Christopher Garman, vice president of global high-yield strategy at Merrill Lynch, suggests demand from investors for high-yield bonds from media and telecoms companies has probably peaked, particularly as many are experiencing further downgrades from rating agencies. Poor returns don’t help and are beginning to have an impact.

‘European high-yield bond markets posted a dismal -2.34 percent total return for the second quarter 2000, the second worst quarterly performance on record since 1998,’ reports Garman in his first half 2000 review of the market. ‘Equity market volatility in the telecoms sector was the primary culprit for the price declines among European credits, while the more industrially diversified US high-yield bond market returned 0.65 percent.’

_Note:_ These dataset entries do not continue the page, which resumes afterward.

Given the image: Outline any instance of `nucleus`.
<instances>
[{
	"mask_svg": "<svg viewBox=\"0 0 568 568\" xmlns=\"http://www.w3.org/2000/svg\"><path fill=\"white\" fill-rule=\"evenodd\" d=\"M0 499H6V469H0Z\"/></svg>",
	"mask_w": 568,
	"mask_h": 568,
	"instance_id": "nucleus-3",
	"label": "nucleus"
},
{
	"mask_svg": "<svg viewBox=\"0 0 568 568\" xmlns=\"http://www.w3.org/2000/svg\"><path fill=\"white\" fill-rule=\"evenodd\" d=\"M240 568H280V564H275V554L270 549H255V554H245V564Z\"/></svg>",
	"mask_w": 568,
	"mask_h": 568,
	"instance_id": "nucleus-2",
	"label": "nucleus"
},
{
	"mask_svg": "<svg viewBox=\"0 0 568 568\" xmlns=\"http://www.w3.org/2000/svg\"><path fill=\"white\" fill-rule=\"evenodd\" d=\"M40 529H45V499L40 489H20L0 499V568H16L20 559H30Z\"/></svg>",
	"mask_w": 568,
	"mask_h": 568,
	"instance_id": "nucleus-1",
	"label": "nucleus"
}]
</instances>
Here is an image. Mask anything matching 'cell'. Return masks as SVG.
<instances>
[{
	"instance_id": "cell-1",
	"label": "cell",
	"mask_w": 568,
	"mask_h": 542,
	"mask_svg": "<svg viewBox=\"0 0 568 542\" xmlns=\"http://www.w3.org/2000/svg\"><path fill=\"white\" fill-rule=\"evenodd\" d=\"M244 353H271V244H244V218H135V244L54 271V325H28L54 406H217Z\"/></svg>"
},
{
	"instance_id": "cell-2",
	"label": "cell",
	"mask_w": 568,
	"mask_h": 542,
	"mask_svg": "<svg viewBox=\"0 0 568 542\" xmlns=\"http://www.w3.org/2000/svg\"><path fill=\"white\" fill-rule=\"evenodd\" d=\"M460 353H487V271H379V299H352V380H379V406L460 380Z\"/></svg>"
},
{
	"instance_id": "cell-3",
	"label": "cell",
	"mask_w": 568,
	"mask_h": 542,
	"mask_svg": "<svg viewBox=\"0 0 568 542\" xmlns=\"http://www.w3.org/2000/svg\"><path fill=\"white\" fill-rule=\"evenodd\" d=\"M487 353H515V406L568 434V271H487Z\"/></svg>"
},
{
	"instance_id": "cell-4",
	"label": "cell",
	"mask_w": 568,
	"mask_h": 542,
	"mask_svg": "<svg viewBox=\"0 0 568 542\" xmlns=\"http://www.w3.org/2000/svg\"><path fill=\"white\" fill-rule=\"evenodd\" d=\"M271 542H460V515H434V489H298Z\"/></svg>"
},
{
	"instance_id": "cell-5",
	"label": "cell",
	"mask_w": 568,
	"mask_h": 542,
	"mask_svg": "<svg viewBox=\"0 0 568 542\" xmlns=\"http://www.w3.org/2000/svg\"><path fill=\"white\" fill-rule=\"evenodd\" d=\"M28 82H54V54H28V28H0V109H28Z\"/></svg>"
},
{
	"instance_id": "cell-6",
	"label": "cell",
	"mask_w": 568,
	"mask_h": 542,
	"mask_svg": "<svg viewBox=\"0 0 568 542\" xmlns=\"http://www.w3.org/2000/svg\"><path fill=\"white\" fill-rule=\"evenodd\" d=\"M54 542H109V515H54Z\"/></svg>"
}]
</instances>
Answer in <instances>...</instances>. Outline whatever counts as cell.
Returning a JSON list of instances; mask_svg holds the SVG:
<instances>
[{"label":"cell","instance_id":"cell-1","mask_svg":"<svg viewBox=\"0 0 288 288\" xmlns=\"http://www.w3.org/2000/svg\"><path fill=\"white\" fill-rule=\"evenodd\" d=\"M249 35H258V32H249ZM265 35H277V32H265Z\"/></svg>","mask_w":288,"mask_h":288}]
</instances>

Like Ross at Deutsche Bank, Garman believes that the relative immaturity of the European market is beginning to show. Investors are demanding high-yield bond issuance from other sectors in a bid to reduce the risk of having their portfolios disproportionately full of telecommunications and media paper. ‘For diversification’s sake, investors have become very interested in non-telecom industrial issues,’ he explains. This lack of supply from non-TMT sectors is expected to change in the coming months as other industries progress further down the restructuring road.

‘Europe is going to be a very important part of the high-yield market over the next few years,’ says David Ross at Deutsche Bank. ‘My expectation is that it is going to move up to 50 percent of the global market in no short time. The secondary market in Europe has already moved ahead of the US.’

That means more companies are going to have to learn a little bit more about debt investor relations, according to Garman. ‘Wide disclosure and ongoing communication with bondholders is absolutely essential.’